**Required work**.
Please recast every line of the records below as a JSON list of strings, with one string per line and blank lines left out.

**Data entries**.
·····

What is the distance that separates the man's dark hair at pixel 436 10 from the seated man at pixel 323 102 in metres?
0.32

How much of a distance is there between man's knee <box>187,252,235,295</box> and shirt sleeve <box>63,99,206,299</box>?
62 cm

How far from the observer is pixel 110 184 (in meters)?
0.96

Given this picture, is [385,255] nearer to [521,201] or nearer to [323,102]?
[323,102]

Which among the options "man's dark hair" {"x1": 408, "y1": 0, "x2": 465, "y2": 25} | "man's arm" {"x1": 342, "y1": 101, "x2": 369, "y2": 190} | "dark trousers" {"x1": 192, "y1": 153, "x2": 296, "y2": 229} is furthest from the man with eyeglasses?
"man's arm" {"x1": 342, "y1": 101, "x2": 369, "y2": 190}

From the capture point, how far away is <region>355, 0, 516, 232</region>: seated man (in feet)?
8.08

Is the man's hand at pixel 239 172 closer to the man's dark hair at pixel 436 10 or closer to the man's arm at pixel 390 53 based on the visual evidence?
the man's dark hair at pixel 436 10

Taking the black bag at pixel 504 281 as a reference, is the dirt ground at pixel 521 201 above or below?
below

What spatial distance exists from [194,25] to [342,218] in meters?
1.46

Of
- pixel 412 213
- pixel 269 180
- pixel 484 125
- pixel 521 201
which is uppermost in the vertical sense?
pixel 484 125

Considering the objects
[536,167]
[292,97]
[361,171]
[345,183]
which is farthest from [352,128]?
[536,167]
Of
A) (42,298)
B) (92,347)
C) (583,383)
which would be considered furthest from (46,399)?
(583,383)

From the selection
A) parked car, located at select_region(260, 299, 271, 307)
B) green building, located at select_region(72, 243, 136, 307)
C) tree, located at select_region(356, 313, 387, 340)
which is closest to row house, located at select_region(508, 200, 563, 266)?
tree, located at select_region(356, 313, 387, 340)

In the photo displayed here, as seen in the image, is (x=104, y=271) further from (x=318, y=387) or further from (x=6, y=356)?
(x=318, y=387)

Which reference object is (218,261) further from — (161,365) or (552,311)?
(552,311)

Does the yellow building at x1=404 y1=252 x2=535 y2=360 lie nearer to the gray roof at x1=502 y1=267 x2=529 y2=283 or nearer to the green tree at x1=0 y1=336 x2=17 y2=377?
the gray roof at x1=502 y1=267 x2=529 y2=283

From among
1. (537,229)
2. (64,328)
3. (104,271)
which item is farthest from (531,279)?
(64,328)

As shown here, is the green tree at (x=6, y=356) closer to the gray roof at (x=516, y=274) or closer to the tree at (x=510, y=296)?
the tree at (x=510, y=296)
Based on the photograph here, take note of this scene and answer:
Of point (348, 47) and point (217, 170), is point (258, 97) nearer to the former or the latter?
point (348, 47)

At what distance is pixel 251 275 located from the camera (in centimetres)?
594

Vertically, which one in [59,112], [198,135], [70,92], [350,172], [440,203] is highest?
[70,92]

·····

**Worked solution**.
[
  "What is the distance that separates the man's dark hair at pixel 436 10 from the seated man at pixel 323 102 in metres?",
  "0.32",
  "How much of a distance is there between man's knee <box>187,252,235,295</box> and shirt sleeve <box>63,99,206,299</box>?",
  "62 cm",
  "How far from the observer is pixel 110 184 (in meters)?",
  "0.96",
  "Given this picture, is [385,255] nearer to [521,201] or nearer to [323,102]?",
  "[323,102]",
  "Which among the options \"man's dark hair\" {\"x1\": 408, \"y1\": 0, \"x2\": 465, \"y2\": 25} | \"man's arm\" {\"x1\": 342, \"y1\": 101, \"x2\": 369, \"y2\": 190} | \"dark trousers\" {\"x1\": 192, \"y1\": 153, \"x2\": 296, \"y2\": 229} is furthest from the man with eyeglasses?",
  "\"man's arm\" {\"x1\": 342, \"y1\": 101, \"x2\": 369, \"y2\": 190}",
  "From the capture point, how far away is <region>355, 0, 516, 232</region>: seated man (in feet)?",
  "8.08",
  "Is the man's hand at pixel 239 172 closer to the man's dark hair at pixel 436 10 or closer to the man's arm at pixel 390 53 based on the visual evidence?",
  "the man's dark hair at pixel 436 10",
  "Taking the black bag at pixel 504 281 as a reference, is the dirt ground at pixel 521 201 above or below?",
  "below",
  "What spatial distance exists from [194,25] to [342,218] in meters?",
  "1.46",
  "Of",
  "- pixel 412 213",
  "- pixel 269 180",
  "- pixel 484 125",
  "- pixel 521 201",
  "which is uppermost in the vertical sense?",
  "pixel 484 125",
  "Considering the objects",
  "[536,167]",
  "[292,97]",
  "[361,171]",
  "[345,183]",
  "which is farthest from [352,128]?",
  "[536,167]",
  "Of",
  "A) (42,298)",
  "B) (92,347)",
  "C) (583,383)",
  "which would be considered furthest from (46,399)?",
  "(583,383)",
  "From the selection",
  "A) parked car, located at select_region(260, 299, 271, 307)",
  "B) green building, located at select_region(72, 243, 136, 307)",
  "C) tree, located at select_region(356, 313, 387, 340)",
  "which is closest to row house, located at select_region(508, 200, 563, 266)?",
  "tree, located at select_region(356, 313, 387, 340)",
  "In the photo displayed here, as seen in the image, is (x=104, y=271) further from (x=318, y=387) or further from (x=6, y=356)?",
  "(x=318, y=387)",
  "Which reference object is (218,261) further from — (161,365) or (552,311)?",
  "(552,311)",
  "Does the yellow building at x1=404 y1=252 x2=535 y2=360 lie nearer to the gray roof at x1=502 y1=267 x2=529 y2=283 or nearer to the green tree at x1=0 y1=336 x2=17 y2=377?",
  "the gray roof at x1=502 y1=267 x2=529 y2=283",
  "From among",
  "1. (537,229)",
  "2. (64,328)",
  "3. (104,271)",
  "which item is farthest from (531,279)?",
  "(64,328)",
  "As shown here, is the green tree at (x=6, y=356) closer to the gray roof at (x=516, y=274) or closer to the tree at (x=510, y=296)?",
  "the tree at (x=510, y=296)",
  "Based on the photograph here, take note of this scene and answer:",
  "Of point (348, 47) and point (217, 170), is point (258, 97) nearer to the former or the latter?",
  "point (348, 47)",
  "At what distance is pixel 251 275 located from the camera (in centimetres)?",
  "594",
  "Vertically, which one in [59,112], [198,135], [70,92], [350,172], [440,203] is highest?",
  "[70,92]"
]